REQUEST 1 =>
Using the passage on the VMware Tax and scaling, answer these:
(a) A "balanced scale" expects equal amounts of which three components?
(b) Which vendors does the passage name as makers of legacy HCI designs?
(c) What architecture does the VMware Tax indirectly spread?
REQUEST 2 => Extend the passage on the VMware Tax and scaling, picking up after its last sentence.

PAGE TEXT =>
■ ■ ■

The Cost of the VMware Tax on Scale

Hyperconverged Infrastructure (HCI) solutions expect a “balanced scale,” where the organization adds equal amounts of computing, storage, and networking. This requirement exposes another cost of the VMware Tax. No organization always needs to scale these three components at the same time. Especially when purchasing more powerful servers, the organization will likely need more storage performance or capacity before requiring additional computing resources.

Again, legacy HCI designs like those from VMware (vSAN, vSphere, NSX) or Nutanix expect almost identical nodes to be added to the cluster. To meet capacity demand, customers are adding servers similar to their original installation, and they end up paying for and wasting a massive amount of CPU and memory that come with those servers. Although a few vendors have evolved to allow more storage-centric nodes, these are complex band-aids with many compromises and increasing complexity. Most customers choose not to use them.

The enforcement of balanced scaling forces most customers considering HCI solutions to disqualify them later. As a result, the VMware Tax indirectly proliferates the more complex and expensive three-tier architecture.

■ ■ ■

STORED ROWS =>
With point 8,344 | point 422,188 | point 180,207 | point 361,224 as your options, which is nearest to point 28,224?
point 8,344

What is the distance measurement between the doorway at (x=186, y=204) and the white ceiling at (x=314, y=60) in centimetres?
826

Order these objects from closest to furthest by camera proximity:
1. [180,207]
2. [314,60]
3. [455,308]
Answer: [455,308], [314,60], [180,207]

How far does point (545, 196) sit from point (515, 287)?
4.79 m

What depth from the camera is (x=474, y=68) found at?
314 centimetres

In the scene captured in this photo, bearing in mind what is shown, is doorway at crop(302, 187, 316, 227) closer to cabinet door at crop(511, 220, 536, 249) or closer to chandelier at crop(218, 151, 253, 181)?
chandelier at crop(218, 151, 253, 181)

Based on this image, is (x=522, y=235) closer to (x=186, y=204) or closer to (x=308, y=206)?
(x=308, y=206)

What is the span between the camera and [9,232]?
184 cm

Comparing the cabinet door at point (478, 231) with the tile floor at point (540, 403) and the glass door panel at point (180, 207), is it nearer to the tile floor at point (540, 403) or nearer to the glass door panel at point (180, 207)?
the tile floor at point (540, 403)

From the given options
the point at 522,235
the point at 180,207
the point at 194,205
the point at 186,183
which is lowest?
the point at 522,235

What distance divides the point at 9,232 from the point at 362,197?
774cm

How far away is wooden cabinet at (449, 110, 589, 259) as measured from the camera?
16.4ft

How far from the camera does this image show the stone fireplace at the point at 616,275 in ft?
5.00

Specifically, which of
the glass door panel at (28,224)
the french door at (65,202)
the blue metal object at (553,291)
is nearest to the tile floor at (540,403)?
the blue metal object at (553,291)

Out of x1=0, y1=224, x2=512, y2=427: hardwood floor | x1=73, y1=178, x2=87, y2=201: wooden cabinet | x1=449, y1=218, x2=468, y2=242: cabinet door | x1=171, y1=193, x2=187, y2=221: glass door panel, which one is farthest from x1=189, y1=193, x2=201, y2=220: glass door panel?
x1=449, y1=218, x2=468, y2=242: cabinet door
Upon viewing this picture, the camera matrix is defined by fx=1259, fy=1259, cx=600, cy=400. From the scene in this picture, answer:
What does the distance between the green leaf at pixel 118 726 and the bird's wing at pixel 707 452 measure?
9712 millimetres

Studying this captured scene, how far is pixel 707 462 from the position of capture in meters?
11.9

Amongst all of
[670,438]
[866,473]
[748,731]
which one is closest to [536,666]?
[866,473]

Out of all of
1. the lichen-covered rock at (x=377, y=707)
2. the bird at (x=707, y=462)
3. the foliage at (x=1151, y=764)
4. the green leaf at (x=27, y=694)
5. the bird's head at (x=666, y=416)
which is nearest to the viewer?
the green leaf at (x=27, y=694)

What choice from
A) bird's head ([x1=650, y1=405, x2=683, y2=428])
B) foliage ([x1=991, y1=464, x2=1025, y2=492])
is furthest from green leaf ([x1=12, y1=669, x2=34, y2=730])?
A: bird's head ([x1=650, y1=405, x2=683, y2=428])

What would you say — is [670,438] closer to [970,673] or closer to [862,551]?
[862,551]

■ ■ ■

TASK ANSWER 1 =>
(a) Computing, storage, and networking.
(b) VMware (vSAN, vSphere, NSX) and Nutanix.
(c) The more complex and expensive three-tier architecture.

TASK ANSWER 2 =>
VergeOS Enables High VM Density and Imbalanced Scale

VergeOS is a highly efficient data center operating system (DCOS) that enables high per-physical server VM populations. It does this by integrating the three standard data center tiers (networking, computing, and storage) into a single code base that is a fraction of the size in terms of lines of code without sacrificing features. This effort is the foundation of Ultraconverged Infrastructure (UCI) which moves beyond the flawed HCI model to deliver the full promise of a truly converged infrastructure.

A more compact code base means faster execution on the same hardware. Integrating the traditional data center tiers means that efficiency carries throughout the entire solution. Our typical customer can support 25 to 30% more VMs per physical server with VergeOS than their prior solution (Hyper-V, VMware, Nutanix) while running on the very same, existing hardware.

The lack of flexible scale increases The Cost of the VMware Tax

As the organization’s demands grow, VergeOS provides flexible and intelligent scaling. An optimized internal-node communication protocol ensures near-linear performance increments as IT adds nodes to the environment. VergeOS’ flexibility means that IT can add nodes of almost any type, including storage or compute-centric nodes. VergeIO has never forced the retirement of old servers to support a new version of VergeOS.

VMware Tax Encourages Bare Metal

Despite all the advantages and flexibility of virtualization, the cost of the VMware Tax means that many customers still view some applications as bare-metal only. The performance demands of these servers are just too strenuous for the virtual environment. They either starve other VMs on the same node of resources or can’t continually guarantee access to the performance these applications demand. They also tend to be certain hardware types, like GPUs, that specific applications need, which legacy solutions don’t adequately virtualize.

The result is IT must purchase and stand up dedicated silos of computing and storage for these applications, which increases costs and complexity. Additionally, these bare-metal environments don’t benefit from core virtualization capabilities like seamless VM migration.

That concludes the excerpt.